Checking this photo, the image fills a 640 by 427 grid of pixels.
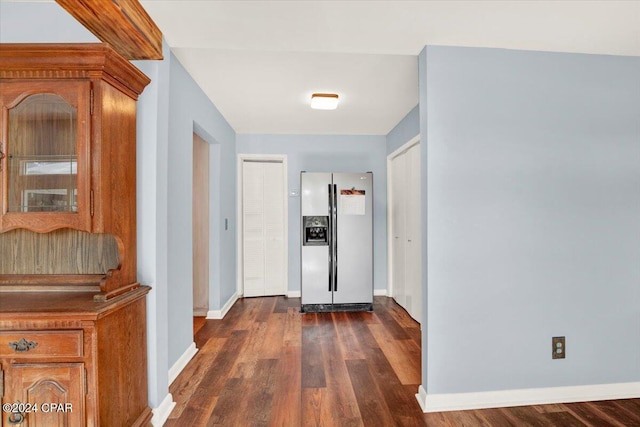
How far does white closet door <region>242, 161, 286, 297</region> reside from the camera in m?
4.54

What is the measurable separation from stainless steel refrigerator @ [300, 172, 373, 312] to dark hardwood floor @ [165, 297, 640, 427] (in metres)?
0.49

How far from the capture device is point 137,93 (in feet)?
5.83

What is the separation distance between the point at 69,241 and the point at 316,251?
2.62m

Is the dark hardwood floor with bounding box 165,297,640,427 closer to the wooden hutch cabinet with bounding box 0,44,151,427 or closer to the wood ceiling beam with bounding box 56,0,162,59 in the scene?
the wooden hutch cabinet with bounding box 0,44,151,427

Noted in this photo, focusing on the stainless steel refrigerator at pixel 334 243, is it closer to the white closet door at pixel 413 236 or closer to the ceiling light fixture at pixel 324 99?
the white closet door at pixel 413 236

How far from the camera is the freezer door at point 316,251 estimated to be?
3926mm

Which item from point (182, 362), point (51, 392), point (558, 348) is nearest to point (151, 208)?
point (51, 392)

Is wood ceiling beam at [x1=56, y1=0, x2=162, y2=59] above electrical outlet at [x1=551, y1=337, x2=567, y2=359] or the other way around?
above

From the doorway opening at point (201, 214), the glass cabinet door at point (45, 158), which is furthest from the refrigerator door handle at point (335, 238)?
the glass cabinet door at point (45, 158)

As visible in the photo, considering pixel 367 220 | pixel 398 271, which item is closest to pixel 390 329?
pixel 398 271

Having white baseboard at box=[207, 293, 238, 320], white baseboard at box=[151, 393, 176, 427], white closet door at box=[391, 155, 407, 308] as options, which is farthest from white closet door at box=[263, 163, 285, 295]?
white baseboard at box=[151, 393, 176, 427]

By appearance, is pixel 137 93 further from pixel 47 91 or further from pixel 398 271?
pixel 398 271

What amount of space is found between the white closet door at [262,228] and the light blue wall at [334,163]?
18cm

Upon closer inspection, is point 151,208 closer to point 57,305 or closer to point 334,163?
point 57,305
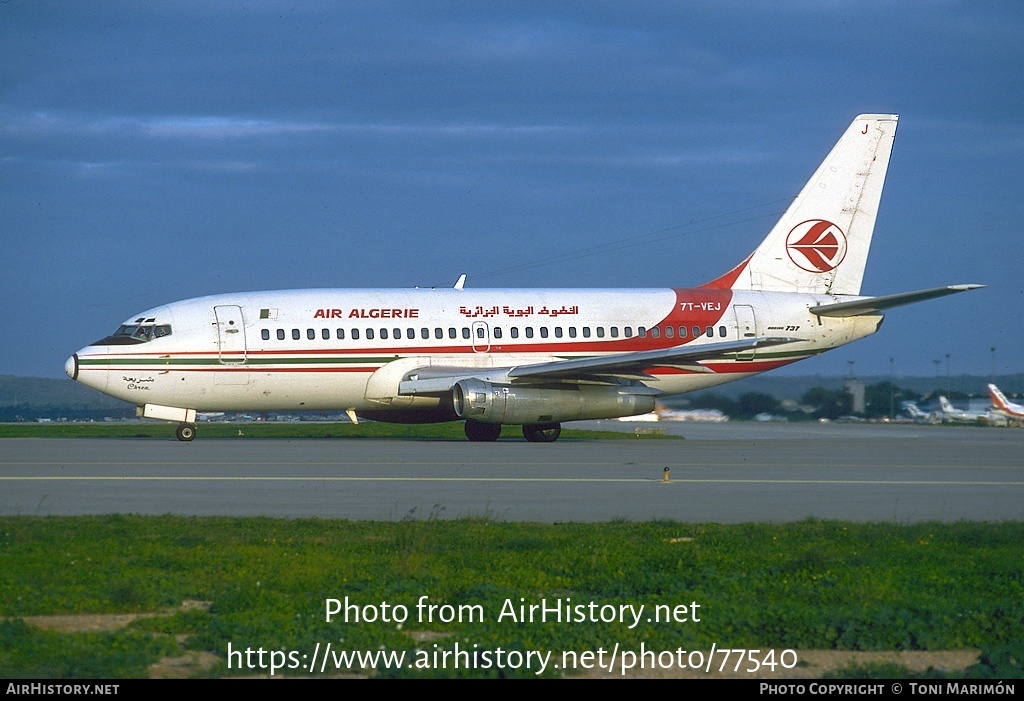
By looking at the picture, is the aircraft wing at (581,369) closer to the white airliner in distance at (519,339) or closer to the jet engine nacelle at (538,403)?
the white airliner in distance at (519,339)

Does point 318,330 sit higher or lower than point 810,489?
higher

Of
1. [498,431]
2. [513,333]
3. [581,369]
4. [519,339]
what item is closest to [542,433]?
[498,431]

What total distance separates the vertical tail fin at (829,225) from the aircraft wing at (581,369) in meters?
3.89

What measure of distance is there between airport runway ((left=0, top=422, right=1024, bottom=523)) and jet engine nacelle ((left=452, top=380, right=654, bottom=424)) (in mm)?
790

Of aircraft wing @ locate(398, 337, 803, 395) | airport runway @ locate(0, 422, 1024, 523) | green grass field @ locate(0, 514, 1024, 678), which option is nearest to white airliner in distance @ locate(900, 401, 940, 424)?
airport runway @ locate(0, 422, 1024, 523)

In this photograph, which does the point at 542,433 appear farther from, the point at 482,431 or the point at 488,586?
the point at 488,586

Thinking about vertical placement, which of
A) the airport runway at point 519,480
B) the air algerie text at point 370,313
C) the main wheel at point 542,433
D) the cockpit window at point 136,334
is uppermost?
the air algerie text at point 370,313


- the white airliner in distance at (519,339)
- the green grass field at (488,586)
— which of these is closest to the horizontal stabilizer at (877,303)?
the white airliner in distance at (519,339)

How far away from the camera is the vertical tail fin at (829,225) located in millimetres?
33031

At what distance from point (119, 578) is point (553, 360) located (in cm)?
2185

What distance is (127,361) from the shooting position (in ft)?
92.6
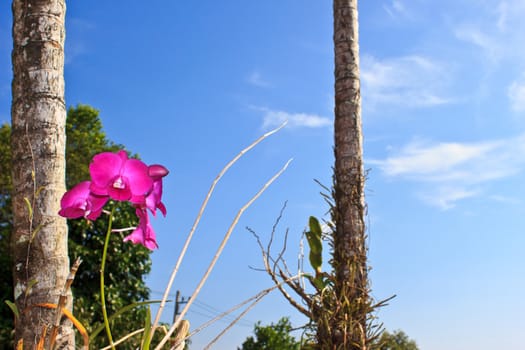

▶ _DIRECTION_
Rewrite the listing as a JSON list of strings, one string per line, leaving out blank lines and the pictures.

▶ _ANSWER TO THE PROBLEM_
[
  "Checking this photo, the image fills a 640 by 427 grid of pixels.",
  "How far does white closet door <region>242, 161, 286, 297</region> reside from the camera in m?",
  "4.54",
  "What is the measurable separation from stainless steel refrigerator @ [300, 172, 373, 312] to dark hardwood floor @ [165, 297, 640, 427] (in metres)?",
  "0.49",
  "How far from the capture device is point 137,93 (in feet)?",
  "5.83",
  "What is the separation distance between the point at 69,241 and the point at 316,251?",
  "2.62m",
  "Is the dark hardwood floor with bounding box 165,297,640,427 closer to the wooden hutch cabinet with bounding box 0,44,151,427 or closer to the wood ceiling beam with bounding box 56,0,162,59 in the scene?",
  "the wooden hutch cabinet with bounding box 0,44,151,427",
  "Noted in this photo, focusing on the stainless steel refrigerator at pixel 334 243, is it closer to the white closet door at pixel 413 236 or closer to the ceiling light fixture at pixel 324 99?",
  "the white closet door at pixel 413 236",
  "How far from the camera is the freezer door at point 316,251 estimated to be?",
  "3926mm",
  "Which item from point (182, 362), point (51, 392), point (558, 348) is nearest to point (151, 208)?",
  "point (51, 392)",
  "Is wood ceiling beam at [x1=56, y1=0, x2=162, y2=59] above electrical outlet at [x1=551, y1=337, x2=567, y2=359] or the other way around?",
  "above",
  "From the doorway opening at point (201, 214), the glass cabinet door at point (45, 158), which is furthest from the refrigerator door handle at point (335, 238)?",
  "the glass cabinet door at point (45, 158)",
  "As visible in the photo, considering pixel 367 220 | pixel 398 271, which item is closest to pixel 390 329?",
  "pixel 398 271",
  "Having white baseboard at box=[207, 293, 238, 320], white baseboard at box=[151, 393, 176, 427], white closet door at box=[391, 155, 407, 308] as options, which is farthest from white closet door at box=[263, 163, 285, 295]?",
  "white baseboard at box=[151, 393, 176, 427]",
  "By appearance, is pixel 137 93 further from pixel 47 91 or further from pixel 398 271?",
  "pixel 398 271",
  "What amount of space is found between the white closet door at [262,228] and the light blue wall at [334,163]?",
  "18cm",
  "Upon closer inspection, is point 151,208 closer to point 57,305 or closer to point 334,163?",
  "point 57,305",
  "By looking at the picture, is the aircraft wing at (581,369) closer to the white airliner in distance at (519,339) or closer to the jet engine nacelle at (538,403)?",
  "the white airliner in distance at (519,339)",
  "Does point 318,330 sit higher or lower than point 810,489?",
  "higher",
  "Of",
  "1. [498,431]",
  "2. [513,333]",
  "3. [581,369]",
  "4. [519,339]",
  "what item is closest to [542,433]?",
  "[498,431]",
  "What total distance separates the vertical tail fin at (829,225) from the aircraft wing at (581,369) in meters?",
  "3.89",
  "What measure of distance is there between airport runway ((left=0, top=422, right=1024, bottom=523)) and jet engine nacelle ((left=452, top=380, right=654, bottom=424)) (in mm)?",
  "790",
  "Of aircraft wing @ locate(398, 337, 803, 395) | airport runway @ locate(0, 422, 1024, 523) | green grass field @ locate(0, 514, 1024, 678), which option is nearest to white airliner in distance @ locate(900, 401, 940, 424)?",
  "airport runway @ locate(0, 422, 1024, 523)",
  "In this photograph, which does the point at 542,433 appear farther from, the point at 482,431 or the point at 488,586?",
  "the point at 488,586",
  "Thinking about vertical placement, which of",
  "A) the airport runway at point 519,480",
  "B) the air algerie text at point 370,313",
  "C) the main wheel at point 542,433",
  "D) the cockpit window at point 136,334",
  "is uppermost?",
  "the air algerie text at point 370,313",
  "- the white airliner in distance at (519,339)",
  "- the green grass field at (488,586)",
  "— which of these is closest to the horizontal stabilizer at (877,303)?",
  "the white airliner in distance at (519,339)",
  "How far away from the camera is the vertical tail fin at (829,225) located in millimetres?",
  "33031",
  "At what distance from point (119, 578) is point (553, 360) located (in cm)?",
  "2185",
  "What distance is (127,361) from the shooting position (in ft)?",
  "92.6"
]